▶ **Input for this task**:
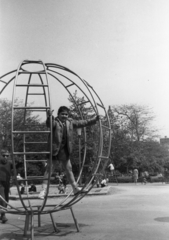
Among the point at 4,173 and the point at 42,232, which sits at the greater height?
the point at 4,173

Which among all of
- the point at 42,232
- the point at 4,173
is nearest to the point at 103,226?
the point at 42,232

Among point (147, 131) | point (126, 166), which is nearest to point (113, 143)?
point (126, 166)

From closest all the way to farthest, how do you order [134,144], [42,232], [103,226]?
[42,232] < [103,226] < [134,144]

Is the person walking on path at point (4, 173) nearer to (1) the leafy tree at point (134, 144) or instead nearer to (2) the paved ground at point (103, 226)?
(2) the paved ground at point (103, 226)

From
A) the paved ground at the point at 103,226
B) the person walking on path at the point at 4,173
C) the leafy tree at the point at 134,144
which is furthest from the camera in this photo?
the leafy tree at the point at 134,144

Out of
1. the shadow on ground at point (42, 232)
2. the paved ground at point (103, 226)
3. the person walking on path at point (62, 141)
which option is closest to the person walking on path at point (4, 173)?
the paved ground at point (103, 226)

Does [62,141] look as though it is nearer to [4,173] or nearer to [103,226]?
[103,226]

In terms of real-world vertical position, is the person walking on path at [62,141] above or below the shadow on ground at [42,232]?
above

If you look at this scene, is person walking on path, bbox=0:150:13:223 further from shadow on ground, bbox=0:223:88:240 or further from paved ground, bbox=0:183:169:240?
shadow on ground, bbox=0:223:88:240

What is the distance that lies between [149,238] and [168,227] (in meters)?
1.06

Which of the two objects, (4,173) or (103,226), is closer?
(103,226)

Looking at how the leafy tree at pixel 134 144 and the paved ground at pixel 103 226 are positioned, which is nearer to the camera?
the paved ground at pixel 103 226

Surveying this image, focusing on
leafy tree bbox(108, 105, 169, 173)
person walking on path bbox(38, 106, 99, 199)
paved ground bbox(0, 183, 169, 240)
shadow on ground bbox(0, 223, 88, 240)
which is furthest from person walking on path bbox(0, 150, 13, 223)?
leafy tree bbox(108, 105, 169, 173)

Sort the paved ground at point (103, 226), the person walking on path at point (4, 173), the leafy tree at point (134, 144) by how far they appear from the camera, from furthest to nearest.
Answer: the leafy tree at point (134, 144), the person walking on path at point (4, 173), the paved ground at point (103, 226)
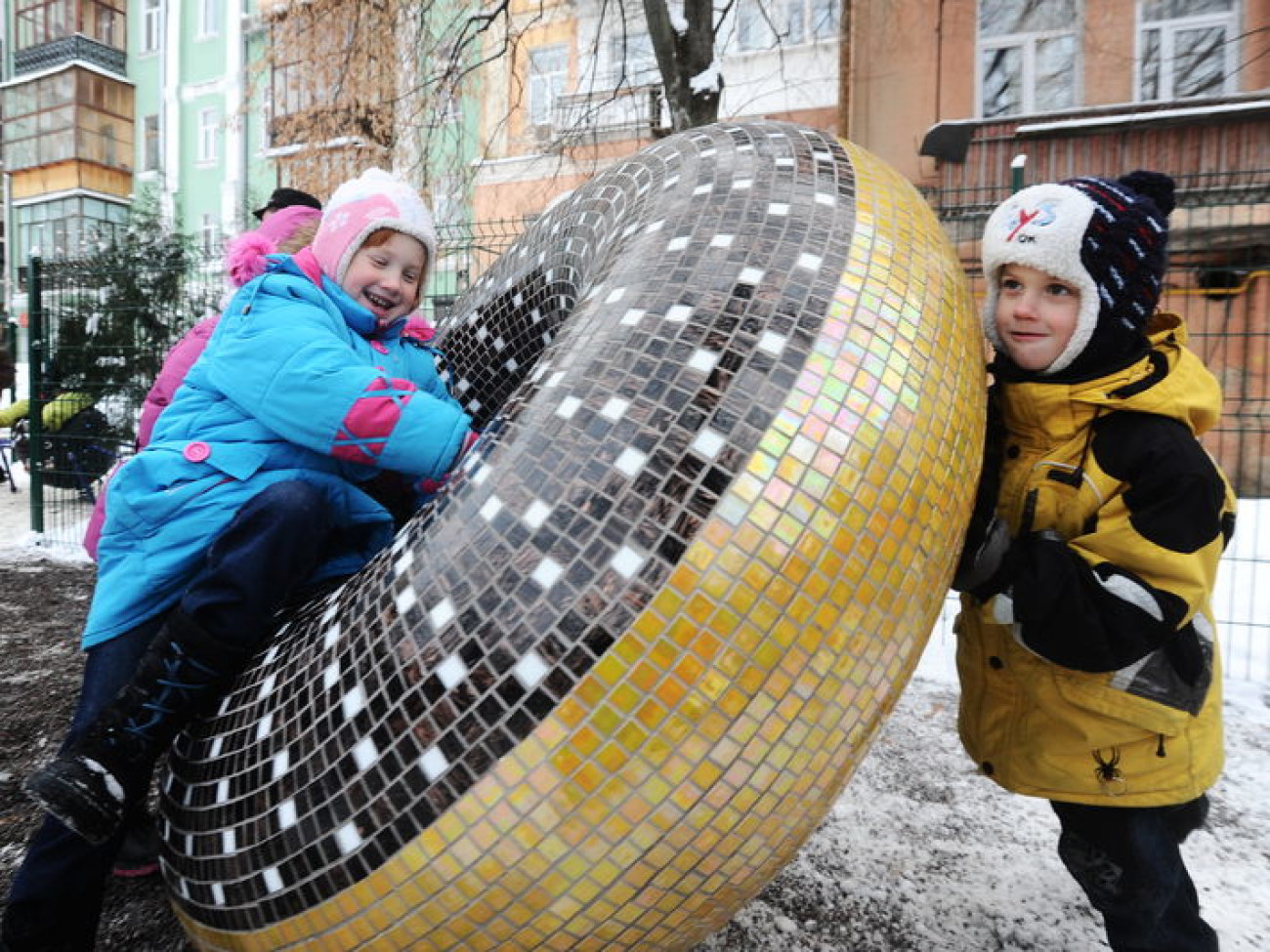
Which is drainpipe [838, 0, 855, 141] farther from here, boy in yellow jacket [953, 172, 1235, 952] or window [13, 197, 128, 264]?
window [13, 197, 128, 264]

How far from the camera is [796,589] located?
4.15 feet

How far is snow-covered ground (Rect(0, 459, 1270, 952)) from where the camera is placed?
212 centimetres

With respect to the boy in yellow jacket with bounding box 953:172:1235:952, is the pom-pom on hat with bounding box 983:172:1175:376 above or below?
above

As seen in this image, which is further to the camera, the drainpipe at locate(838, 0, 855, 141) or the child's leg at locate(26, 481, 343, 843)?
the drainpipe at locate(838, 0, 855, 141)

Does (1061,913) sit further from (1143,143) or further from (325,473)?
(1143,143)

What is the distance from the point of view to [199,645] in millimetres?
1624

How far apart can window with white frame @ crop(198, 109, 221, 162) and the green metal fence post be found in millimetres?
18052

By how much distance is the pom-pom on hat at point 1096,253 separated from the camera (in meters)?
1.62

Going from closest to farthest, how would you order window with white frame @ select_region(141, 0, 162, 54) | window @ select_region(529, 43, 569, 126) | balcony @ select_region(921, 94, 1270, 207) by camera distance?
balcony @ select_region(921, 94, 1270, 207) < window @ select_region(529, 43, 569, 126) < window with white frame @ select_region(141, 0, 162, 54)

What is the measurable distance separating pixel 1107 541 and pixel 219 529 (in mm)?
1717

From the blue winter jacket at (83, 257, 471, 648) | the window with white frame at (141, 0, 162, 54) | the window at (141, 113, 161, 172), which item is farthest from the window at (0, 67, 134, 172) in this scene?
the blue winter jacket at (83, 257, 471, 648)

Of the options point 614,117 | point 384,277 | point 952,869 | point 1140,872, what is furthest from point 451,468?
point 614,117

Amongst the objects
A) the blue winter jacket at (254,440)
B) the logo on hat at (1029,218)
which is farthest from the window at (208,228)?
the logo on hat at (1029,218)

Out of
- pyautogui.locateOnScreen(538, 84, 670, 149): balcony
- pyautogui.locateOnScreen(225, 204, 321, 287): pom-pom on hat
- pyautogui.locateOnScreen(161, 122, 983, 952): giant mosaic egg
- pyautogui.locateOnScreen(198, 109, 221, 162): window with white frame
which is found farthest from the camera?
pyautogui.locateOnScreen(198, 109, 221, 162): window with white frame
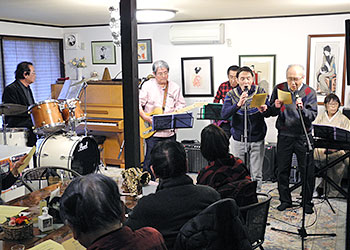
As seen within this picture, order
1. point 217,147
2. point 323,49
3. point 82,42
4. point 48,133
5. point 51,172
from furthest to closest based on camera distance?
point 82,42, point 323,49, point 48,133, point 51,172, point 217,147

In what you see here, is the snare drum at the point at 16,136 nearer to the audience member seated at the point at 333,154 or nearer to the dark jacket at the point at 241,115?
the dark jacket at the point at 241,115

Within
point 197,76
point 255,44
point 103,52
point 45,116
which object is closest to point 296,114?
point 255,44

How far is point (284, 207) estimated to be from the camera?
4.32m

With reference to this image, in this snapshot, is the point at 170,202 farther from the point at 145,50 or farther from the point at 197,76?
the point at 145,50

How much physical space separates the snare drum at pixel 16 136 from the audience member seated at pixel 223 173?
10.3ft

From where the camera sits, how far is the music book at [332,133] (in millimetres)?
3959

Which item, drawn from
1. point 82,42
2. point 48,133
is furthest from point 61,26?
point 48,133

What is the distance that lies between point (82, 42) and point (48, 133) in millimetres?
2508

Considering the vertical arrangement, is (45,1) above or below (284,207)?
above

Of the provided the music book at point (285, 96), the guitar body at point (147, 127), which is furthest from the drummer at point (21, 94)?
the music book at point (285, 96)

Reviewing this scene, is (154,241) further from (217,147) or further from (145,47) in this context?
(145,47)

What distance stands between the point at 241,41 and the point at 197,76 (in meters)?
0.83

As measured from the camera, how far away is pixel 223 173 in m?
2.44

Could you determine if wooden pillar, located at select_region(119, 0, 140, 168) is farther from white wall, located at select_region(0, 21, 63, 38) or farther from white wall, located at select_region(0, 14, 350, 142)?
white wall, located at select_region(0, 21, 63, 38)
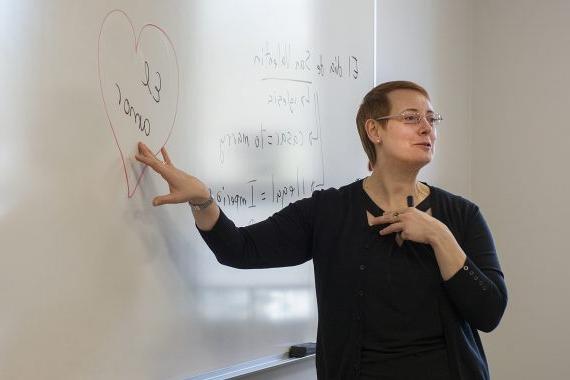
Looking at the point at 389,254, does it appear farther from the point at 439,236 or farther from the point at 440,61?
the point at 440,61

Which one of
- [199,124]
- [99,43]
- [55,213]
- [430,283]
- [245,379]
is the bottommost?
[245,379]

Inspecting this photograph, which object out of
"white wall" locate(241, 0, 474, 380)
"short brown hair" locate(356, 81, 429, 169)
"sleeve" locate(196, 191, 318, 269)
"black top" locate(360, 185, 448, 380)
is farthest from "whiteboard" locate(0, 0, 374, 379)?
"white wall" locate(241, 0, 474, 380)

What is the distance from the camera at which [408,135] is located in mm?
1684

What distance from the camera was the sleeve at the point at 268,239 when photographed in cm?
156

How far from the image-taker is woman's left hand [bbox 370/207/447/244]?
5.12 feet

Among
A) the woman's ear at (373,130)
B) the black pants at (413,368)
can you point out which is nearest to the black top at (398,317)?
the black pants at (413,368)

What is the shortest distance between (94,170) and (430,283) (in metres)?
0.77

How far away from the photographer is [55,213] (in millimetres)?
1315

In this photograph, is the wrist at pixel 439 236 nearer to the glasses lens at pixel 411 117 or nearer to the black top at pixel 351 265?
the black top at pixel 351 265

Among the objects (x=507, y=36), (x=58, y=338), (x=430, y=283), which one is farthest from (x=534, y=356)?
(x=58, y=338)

▶ **Your objective**:
All the records above need to be given again word for word. Skip the pictures.

▶ **Completed exercise**:
Among the point at 4,173 and the point at 42,232, which sits at the greater height?
the point at 4,173

Which among all of
- the point at 42,232
- the point at 4,173
is nearest to the point at 103,226?
the point at 42,232

Among point (147, 131) | point (126, 166), which is nearest to point (113, 143)?
point (126, 166)

From closest all the way to farthest, how do you order [134,144], [42,232], [103,226]?
[42,232] < [103,226] < [134,144]

Is the person walking on path at point (4, 173) nearer to (1) the leafy tree at point (134, 144) or instead nearer to (2) the paved ground at point (103, 226)?
(2) the paved ground at point (103, 226)

From
A) the paved ground at the point at 103,226
B) the person walking on path at the point at 4,173
C) the leafy tree at the point at 134,144
which is furthest from the camera in this photo?
the leafy tree at the point at 134,144

Out of
1. the shadow on ground at point (42, 232)
2. the paved ground at point (103, 226)
3. the person walking on path at point (62, 141)
which option is closest to the person walking on path at point (4, 173)?
the paved ground at point (103, 226)

Does [62,141] look as though it is nearer to [4,173] or nearer to [103,226]?
[103,226]

In terms of real-world vertical position, is the person walking on path at [62,141] above or below the shadow on ground at [42,232]?
above

If you look at this scene, is person walking on path, bbox=0:150:13:223 further from shadow on ground, bbox=0:223:88:240 or further from paved ground, bbox=0:183:169:240?
shadow on ground, bbox=0:223:88:240

What is the distance that lies between [149,238] and [168,227] (in meters)?
1.06

Which of the two objects, (4,173) or (103,226), is closer?
(103,226)

Looking at how the leafy tree at pixel 134 144 and the paved ground at pixel 103 226 are positioned, which is nearer to the camera?
the paved ground at pixel 103 226

Surveying this image, focusing on
leafy tree bbox(108, 105, 169, 173)
person walking on path bbox(38, 106, 99, 199)
paved ground bbox(0, 183, 169, 240)
shadow on ground bbox(0, 223, 88, 240)
which is furthest from person walking on path bbox(0, 150, 13, 223)?
leafy tree bbox(108, 105, 169, 173)

Sort the paved ground at point (103, 226), the person walking on path at point (4, 173), the leafy tree at point (134, 144) by how far they appear from the camera, from furthest to nearest.
Answer: the leafy tree at point (134, 144), the person walking on path at point (4, 173), the paved ground at point (103, 226)
Which is drainpipe [838, 0, 855, 141] farther from here, boy in yellow jacket [953, 172, 1235, 952] or window [13, 197, 128, 264]?
window [13, 197, 128, 264]

How far from the camera is [796,589] located?
4.15 feet

How far is snow-covered ground (Rect(0, 459, 1270, 952)) from where the camera is placed?
212 centimetres

With respect to the boy in yellow jacket with bounding box 953:172:1235:952, is the pom-pom on hat with bounding box 983:172:1175:376 above or below?
above

As seen in this image, which is further to the camera, the drainpipe at locate(838, 0, 855, 141) or the child's leg at locate(26, 481, 343, 843)?
the drainpipe at locate(838, 0, 855, 141)

Does (1061,913) sit further from (1143,143) or further from (325,473)?
(1143,143)

What is the distance from the point of view to [199,645] in millimetres?
1624

How far apart can window with white frame @ crop(198, 109, 221, 162) and the green metal fence post be found in millimetres?
18052

By how much distance is the pom-pom on hat at point 1096,253 separated from the camera (in meters)?
1.62

Going from closest to farthest, how would you order window with white frame @ select_region(141, 0, 162, 54) | window @ select_region(529, 43, 569, 126) | balcony @ select_region(921, 94, 1270, 207) by camera distance?
balcony @ select_region(921, 94, 1270, 207) < window @ select_region(529, 43, 569, 126) < window with white frame @ select_region(141, 0, 162, 54)

What is the measurable distance separating pixel 1107 541 and pixel 219 529 (in mm)?
1717

From the blue winter jacket at (83, 257, 471, 648) | the window with white frame at (141, 0, 162, 54) | the window at (141, 113, 161, 172), which item is farthest from the window at (0, 67, 134, 172) in this scene?
the blue winter jacket at (83, 257, 471, 648)

Of the options point 614,117 | point 384,277 | point 952,869 | point 1140,872, what is furthest from point 451,468?
point 614,117

Amongst the objects
A) the blue winter jacket at (254,440)
B) the logo on hat at (1029,218)
which is farthest from the window at (208,228)?
the logo on hat at (1029,218)

Out of
- pyautogui.locateOnScreen(538, 84, 670, 149): balcony
- pyautogui.locateOnScreen(225, 204, 321, 287): pom-pom on hat
- pyautogui.locateOnScreen(161, 122, 983, 952): giant mosaic egg
- pyautogui.locateOnScreen(198, 109, 221, 162): window with white frame
which is found farthest from the camera?
pyautogui.locateOnScreen(198, 109, 221, 162): window with white frame
As seen within this picture, order
1. point 217,147
2. point 323,49
3. point 82,42
4. point 48,133
5. point 51,172
from furthest to closest based on camera distance?
point 82,42, point 323,49, point 48,133, point 51,172, point 217,147

In what you see here, is the snare drum at the point at 16,136 nearer to the audience member seated at the point at 333,154 or nearer to the dark jacket at the point at 241,115?
the dark jacket at the point at 241,115

Within
point 197,76
point 255,44
point 103,52
point 45,116
which object is closest to point 296,114?
point 255,44

How far is point (284, 207) estimated to be from the camera?
4.32m

With reference to this image, in this snapshot, is the point at 170,202 farther from the point at 145,50 or farther from the point at 197,76?
the point at 145,50

How much physical space separates the snare drum at pixel 16 136 from the audience member seated at pixel 223 173?
10.3ft

From where the camera sits, how far is the music book at [332,133] (in millimetres)?
3959

Which item, drawn from
1. point 82,42
2. point 48,133
is furthest from point 61,26?
point 48,133

What is the distance that lies between point (82, 42) and point (48, 133) in millimetres?
2508

Considering the vertical arrangement, is (45,1) above or below (284,207)?
above

Of the provided the music book at point (285, 96), the guitar body at point (147, 127), which is furthest from the drummer at point (21, 94)?
the music book at point (285, 96)

Reviewing this scene, is (154,241) further from (217,147) or further from (145,47) in this context?
(145,47)

What distance stands between the point at 241,41 and the point at 197,76 (in meters)?
0.83

As measured from the camera, how far away is pixel 223 173 in m?
2.44

Could you determine if wooden pillar, located at select_region(119, 0, 140, 168) is farther from white wall, located at select_region(0, 21, 63, 38) or farther from white wall, located at select_region(0, 14, 350, 142)?
white wall, located at select_region(0, 21, 63, 38)
Looking at the point at 389,254, does it appear farther from the point at 439,236 or farther from the point at 440,61?
the point at 440,61

Which one of
- [199,124]
- [99,43]
- [55,213]
- [430,283]
- [245,379]
is the bottommost?
[245,379]

Inspecting this photograph, which object out of
"white wall" locate(241, 0, 474, 380)
"short brown hair" locate(356, 81, 429, 169)
"sleeve" locate(196, 191, 318, 269)
"black top" locate(360, 185, 448, 380)
is farthest from "whiteboard" locate(0, 0, 374, 379)?
"white wall" locate(241, 0, 474, 380)

What is the distance from the camera at which [408,135] is located in mm?
1684

What distance from the camera was the sleeve at the point at 268,239 when photographed in cm?
156

How far from the image-taker is woman's left hand [bbox 370/207/447/244]?
5.12 feet

Among
A) the woman's ear at (373,130)
B) the black pants at (413,368)
can you point out which is nearest to the black top at (398,317)?
the black pants at (413,368)

What is the shortest distance between (94,170) and (430,283) (in metres)?
0.77

How far away from the photographer is [55,213] (in millimetres)?
1315

In this photograph, is the wrist at pixel 439 236 nearer to the glasses lens at pixel 411 117 or nearer to the black top at pixel 351 265?
the black top at pixel 351 265

Among the objects (x=507, y=36), (x=58, y=338), (x=430, y=283), which one is farthest from (x=534, y=356)?
(x=58, y=338)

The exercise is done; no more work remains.